*Task instructions*
All the lines below need to be transcribed exactly. Pictures get left out.

*Extracted material*
++++++++++++++++++++

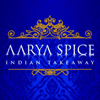 Aarya Spice logo
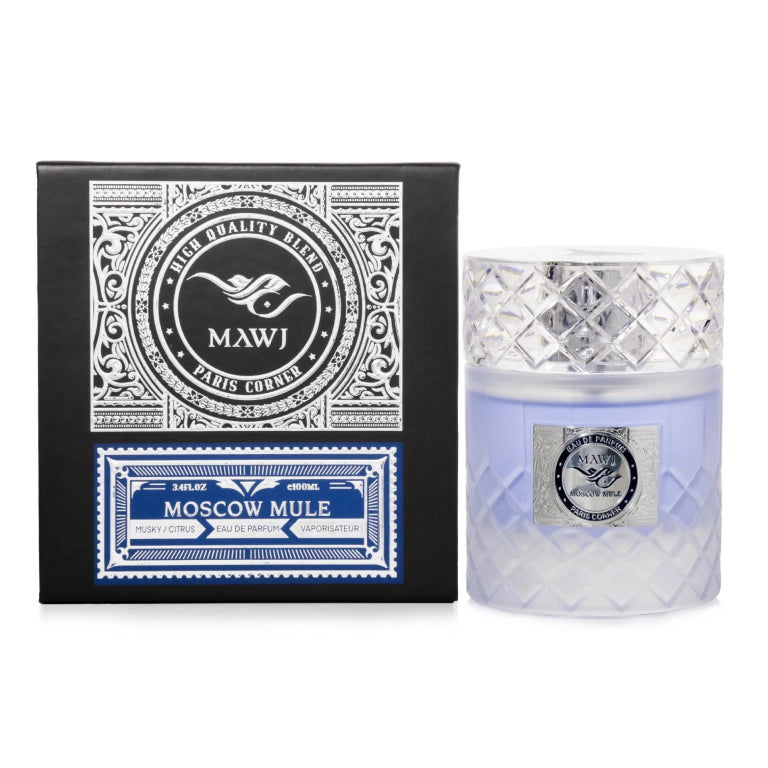 Mawj moscow mule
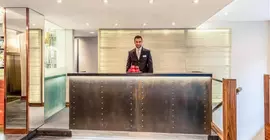 Mercure London Paddington Hotel | Londra (ve civarı) - City of Westminster - Paddington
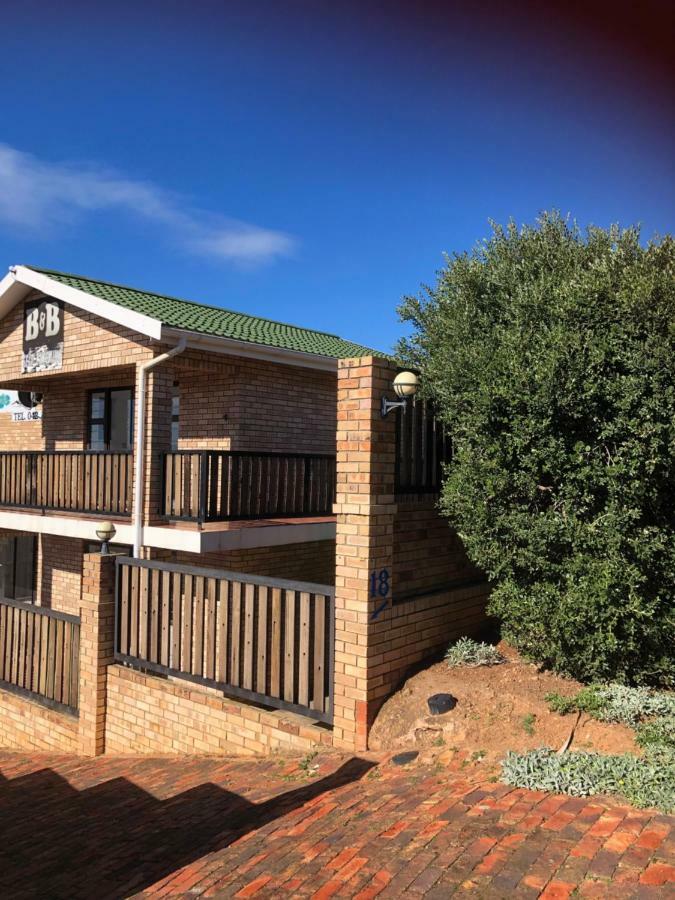 Ocean View Guest House Jeffreys Bay Dış mekan fotoğraf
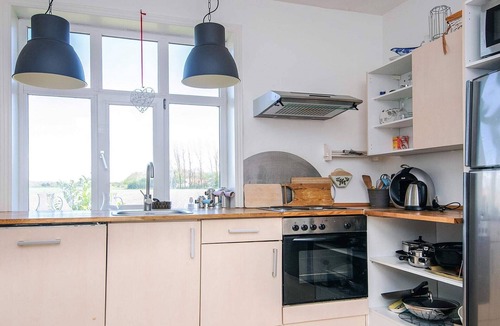 Skaerbaek House | 4 person holiday home in Grenaa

++++++++++++++++++++

*The answer*
 Aarya Spice logo
 Mawj moscow mule
 Mercure London Paddington Hotel | Londra (ve civarı) - City of Westminster - Paddington
 Ocean View Guest House Jeffreys Bay Dış mekan fotoğraf
 Skaerbaek House | 4 person holiday home in Grenaa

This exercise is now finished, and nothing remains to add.